AIA Commends House in Passing Trade Promotion Authority Legislation

December 10, 2001

The American Insurance Association (AIA) commended the U.S. House of Representatives for passing legislation to grant Trade Promotion Authority (TPA) to the President.

“This legislation is important to insurance consumers around the world,” noted Robert E. Vagley, AIA president. Vagley also said that TPA would have a positive impact on the U.S. balance of trade by leading to expanded overseas marketing opportunities for U.S.-based insurance companies.

The AIA has lobbied the House in favor of legislation granting the President the new trade authority since last year. “House passage of TPA legislation…will provide the President with new opportunities to open the world to U.S. exporters and products, including insurance,” said Vagley. “U.S. insurance companies face significant barriers in doing business overseas, and this new authority for the President will provide him with new authority to eliminate those barriers through new negotiations with other countries.”

Although the House debate was mired down in provisions related world labor and environmental standards, Vagley pointed out in a recent letter to House members that “property and casualty insurers are particularly proud that many of their insurance products — particularly catastrophic, property-related, and workers’ compensation insurance — serve to improve the environmental and labor conditions of any country that opens its markets to them.”

A comprehensive AIA report outlining the positive impact that property-casualty insurance products have on the environment and worker safety in developing markets accompanied Vagley’s letter.

The Senate is expected to begin consideration of TPA legislation early next year.

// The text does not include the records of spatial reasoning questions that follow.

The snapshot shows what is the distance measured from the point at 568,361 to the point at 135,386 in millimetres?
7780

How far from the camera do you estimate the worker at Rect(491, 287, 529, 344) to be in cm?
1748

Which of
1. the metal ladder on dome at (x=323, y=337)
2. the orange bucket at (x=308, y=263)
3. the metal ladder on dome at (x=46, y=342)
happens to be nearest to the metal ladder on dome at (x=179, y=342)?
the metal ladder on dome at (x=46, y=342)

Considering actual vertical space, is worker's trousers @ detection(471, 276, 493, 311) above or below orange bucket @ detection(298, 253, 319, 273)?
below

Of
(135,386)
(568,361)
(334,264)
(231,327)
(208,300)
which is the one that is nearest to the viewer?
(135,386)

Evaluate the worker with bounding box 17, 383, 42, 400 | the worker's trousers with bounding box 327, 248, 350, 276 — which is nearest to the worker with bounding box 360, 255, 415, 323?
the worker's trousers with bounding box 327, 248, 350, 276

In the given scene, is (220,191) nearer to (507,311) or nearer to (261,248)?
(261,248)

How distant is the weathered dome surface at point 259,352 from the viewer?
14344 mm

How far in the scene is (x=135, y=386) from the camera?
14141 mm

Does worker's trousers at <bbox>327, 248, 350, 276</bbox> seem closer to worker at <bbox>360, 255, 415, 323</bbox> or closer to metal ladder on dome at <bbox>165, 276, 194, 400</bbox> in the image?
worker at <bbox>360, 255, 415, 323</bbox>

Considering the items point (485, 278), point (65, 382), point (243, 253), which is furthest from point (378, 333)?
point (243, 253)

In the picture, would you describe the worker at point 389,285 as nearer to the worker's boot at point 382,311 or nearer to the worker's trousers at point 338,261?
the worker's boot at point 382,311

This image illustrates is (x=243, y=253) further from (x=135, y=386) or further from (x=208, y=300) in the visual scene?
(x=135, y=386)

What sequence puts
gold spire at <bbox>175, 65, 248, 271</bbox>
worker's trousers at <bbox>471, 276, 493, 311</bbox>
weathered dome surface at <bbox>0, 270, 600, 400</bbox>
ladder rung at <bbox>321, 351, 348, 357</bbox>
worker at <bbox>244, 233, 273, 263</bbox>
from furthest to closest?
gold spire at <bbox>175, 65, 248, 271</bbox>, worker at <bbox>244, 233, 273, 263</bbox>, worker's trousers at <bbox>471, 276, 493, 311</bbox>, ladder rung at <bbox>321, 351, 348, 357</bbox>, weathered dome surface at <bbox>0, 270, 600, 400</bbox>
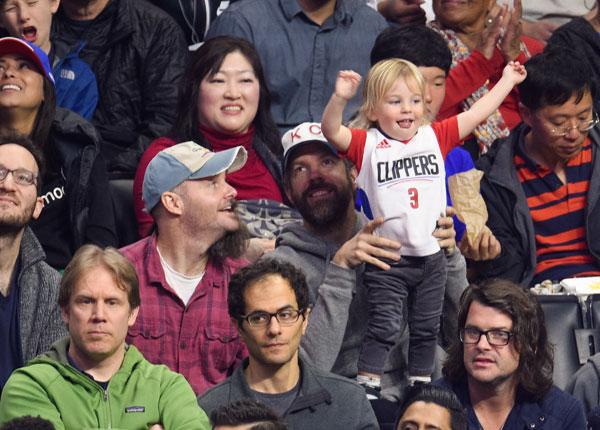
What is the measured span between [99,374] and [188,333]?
0.64 meters

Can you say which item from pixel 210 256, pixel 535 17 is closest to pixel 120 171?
pixel 210 256

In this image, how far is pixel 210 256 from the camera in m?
7.51

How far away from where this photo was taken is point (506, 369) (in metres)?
7.20

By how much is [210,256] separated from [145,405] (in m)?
1.10

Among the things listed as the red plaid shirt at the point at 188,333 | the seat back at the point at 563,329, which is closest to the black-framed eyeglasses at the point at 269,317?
the red plaid shirt at the point at 188,333

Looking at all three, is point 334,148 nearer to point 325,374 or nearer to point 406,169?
point 406,169

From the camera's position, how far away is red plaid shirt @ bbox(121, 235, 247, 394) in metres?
7.22

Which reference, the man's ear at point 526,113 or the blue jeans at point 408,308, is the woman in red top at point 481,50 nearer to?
the man's ear at point 526,113

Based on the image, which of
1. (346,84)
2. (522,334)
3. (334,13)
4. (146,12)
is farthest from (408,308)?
(146,12)

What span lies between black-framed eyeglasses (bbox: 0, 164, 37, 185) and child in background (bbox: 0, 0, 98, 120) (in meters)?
1.33

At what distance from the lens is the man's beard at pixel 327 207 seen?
25.3 ft

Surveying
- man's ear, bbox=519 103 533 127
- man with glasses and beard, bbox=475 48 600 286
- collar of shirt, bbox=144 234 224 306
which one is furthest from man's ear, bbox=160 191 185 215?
man's ear, bbox=519 103 533 127

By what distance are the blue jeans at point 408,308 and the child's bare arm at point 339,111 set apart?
0.53 meters

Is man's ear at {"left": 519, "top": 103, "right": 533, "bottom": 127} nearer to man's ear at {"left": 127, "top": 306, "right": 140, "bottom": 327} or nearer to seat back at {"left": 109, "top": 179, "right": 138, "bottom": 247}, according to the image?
seat back at {"left": 109, "top": 179, "right": 138, "bottom": 247}
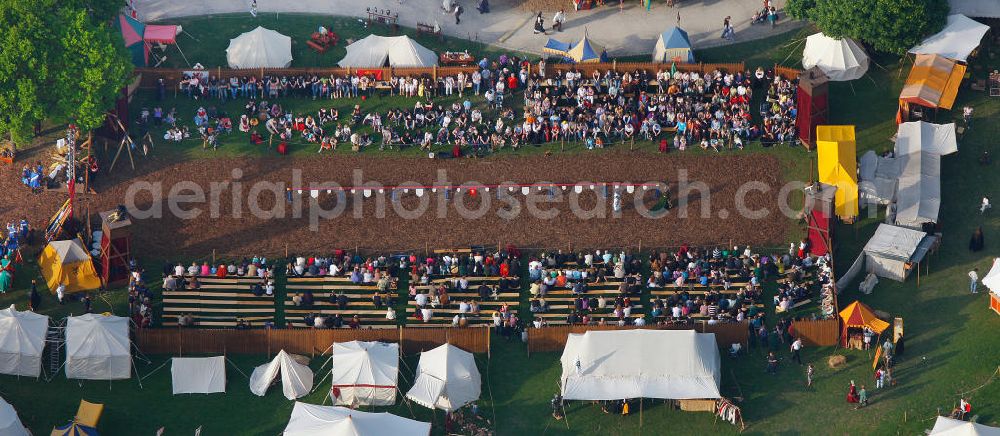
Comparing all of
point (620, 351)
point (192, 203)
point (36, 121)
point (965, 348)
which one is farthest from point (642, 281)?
point (36, 121)

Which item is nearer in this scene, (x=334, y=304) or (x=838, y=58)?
(x=334, y=304)

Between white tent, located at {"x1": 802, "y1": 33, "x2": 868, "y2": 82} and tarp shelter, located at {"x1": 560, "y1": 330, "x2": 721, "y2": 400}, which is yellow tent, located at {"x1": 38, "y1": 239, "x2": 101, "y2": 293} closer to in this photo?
tarp shelter, located at {"x1": 560, "y1": 330, "x2": 721, "y2": 400}

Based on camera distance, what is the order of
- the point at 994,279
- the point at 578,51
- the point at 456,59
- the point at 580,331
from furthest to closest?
1. the point at 456,59
2. the point at 578,51
3. the point at 994,279
4. the point at 580,331

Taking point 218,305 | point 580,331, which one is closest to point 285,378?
point 218,305

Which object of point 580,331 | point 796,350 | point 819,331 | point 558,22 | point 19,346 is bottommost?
point 796,350

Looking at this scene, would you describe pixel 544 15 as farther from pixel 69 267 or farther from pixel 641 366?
pixel 69 267

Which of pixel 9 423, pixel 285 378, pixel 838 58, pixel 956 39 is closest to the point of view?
pixel 9 423

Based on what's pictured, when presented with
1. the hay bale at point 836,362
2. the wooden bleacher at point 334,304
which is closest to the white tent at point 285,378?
the wooden bleacher at point 334,304
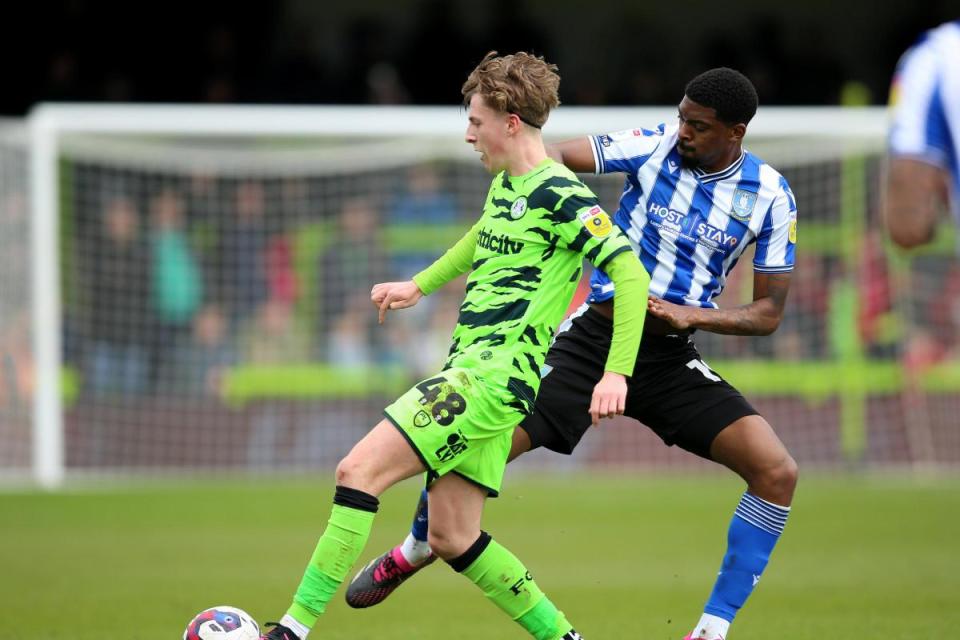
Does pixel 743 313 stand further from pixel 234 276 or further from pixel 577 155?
pixel 234 276

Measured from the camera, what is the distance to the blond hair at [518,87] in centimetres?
532

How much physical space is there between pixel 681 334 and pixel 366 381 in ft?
31.2

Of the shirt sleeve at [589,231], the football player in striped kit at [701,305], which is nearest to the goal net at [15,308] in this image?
the football player in striped kit at [701,305]

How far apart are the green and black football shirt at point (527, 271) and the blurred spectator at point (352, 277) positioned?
400 inches

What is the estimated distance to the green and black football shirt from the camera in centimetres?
527

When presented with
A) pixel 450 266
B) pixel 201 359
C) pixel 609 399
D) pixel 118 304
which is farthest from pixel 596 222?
pixel 118 304

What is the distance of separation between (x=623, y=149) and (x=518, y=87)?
834 millimetres

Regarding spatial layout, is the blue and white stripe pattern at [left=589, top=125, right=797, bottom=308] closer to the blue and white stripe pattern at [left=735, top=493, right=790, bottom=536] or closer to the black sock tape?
the blue and white stripe pattern at [left=735, top=493, right=790, bottom=536]

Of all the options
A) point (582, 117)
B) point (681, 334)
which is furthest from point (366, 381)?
point (681, 334)

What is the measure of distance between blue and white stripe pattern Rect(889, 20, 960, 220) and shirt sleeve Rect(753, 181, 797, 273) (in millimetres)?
1776

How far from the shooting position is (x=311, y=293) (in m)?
15.6

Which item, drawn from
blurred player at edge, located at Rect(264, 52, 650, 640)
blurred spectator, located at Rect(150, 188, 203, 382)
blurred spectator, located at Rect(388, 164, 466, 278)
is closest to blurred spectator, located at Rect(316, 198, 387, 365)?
blurred spectator, located at Rect(388, 164, 466, 278)

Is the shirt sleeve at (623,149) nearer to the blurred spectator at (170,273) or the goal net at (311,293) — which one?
the goal net at (311,293)

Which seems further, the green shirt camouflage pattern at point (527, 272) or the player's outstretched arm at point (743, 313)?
the player's outstretched arm at point (743, 313)
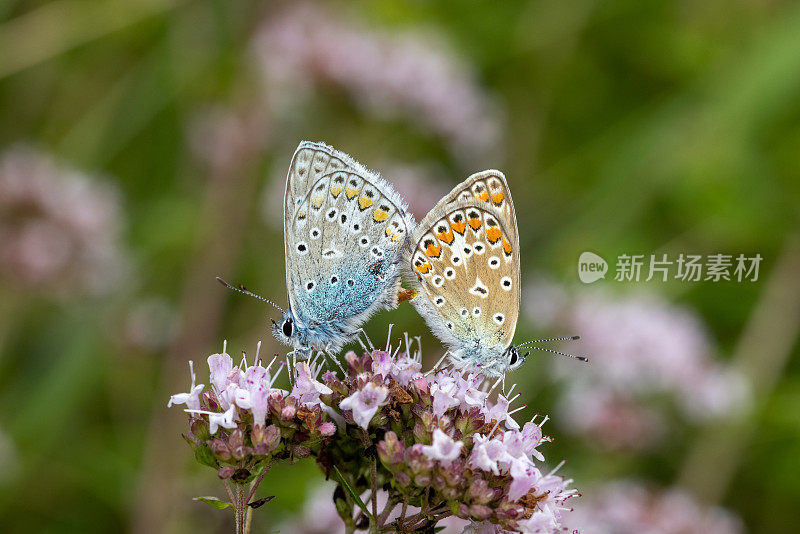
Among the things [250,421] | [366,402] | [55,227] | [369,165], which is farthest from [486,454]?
[55,227]

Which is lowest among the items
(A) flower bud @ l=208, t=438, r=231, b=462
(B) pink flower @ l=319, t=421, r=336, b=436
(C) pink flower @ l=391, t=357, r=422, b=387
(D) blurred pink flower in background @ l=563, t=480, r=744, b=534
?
(A) flower bud @ l=208, t=438, r=231, b=462

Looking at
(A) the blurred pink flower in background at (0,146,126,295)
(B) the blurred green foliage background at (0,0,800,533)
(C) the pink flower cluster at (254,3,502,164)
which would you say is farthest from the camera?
(C) the pink flower cluster at (254,3,502,164)

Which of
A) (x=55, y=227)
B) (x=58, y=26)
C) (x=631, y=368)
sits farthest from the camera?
(x=55, y=227)

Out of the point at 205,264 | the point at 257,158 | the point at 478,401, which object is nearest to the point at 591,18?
the point at 257,158

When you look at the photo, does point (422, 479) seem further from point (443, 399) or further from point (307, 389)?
point (307, 389)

TPA, formerly known as “fast-track” authority, would allow the President to negotiate and finalize a trade agreement with another country.

Without TPA, a trade agreement can be amended by Congress.

“Many countries have expressed a reluctance to negotiate free trade agreements with the U.S. because they cannot be sure that these agreements will get enacted without congressional alteration,” noted John Savercool, vice president of federal affairs for AIA. “With TPA, the U.S. can begin to pursue a variety of new trade agreements that will result in more U.S. insurance products being sold overseas.”

“To achieve the benefits of free, open trade in insurance for U.S. domiciled companies, the President needs an effective TPA bill,” he added. “Only then are we likely to tear down the barriers that prevent U.S. companies from selling their products overseas.”

Savercool said that the House vote will give further momentum to pending U.S. trade agreements with Chile, Singapore, and a host of South American countries. Also, the vote will dispel any notion that the U.S. will not play a leadership role in the upcoming global trade round in the World Trade Organization that will begin early next year.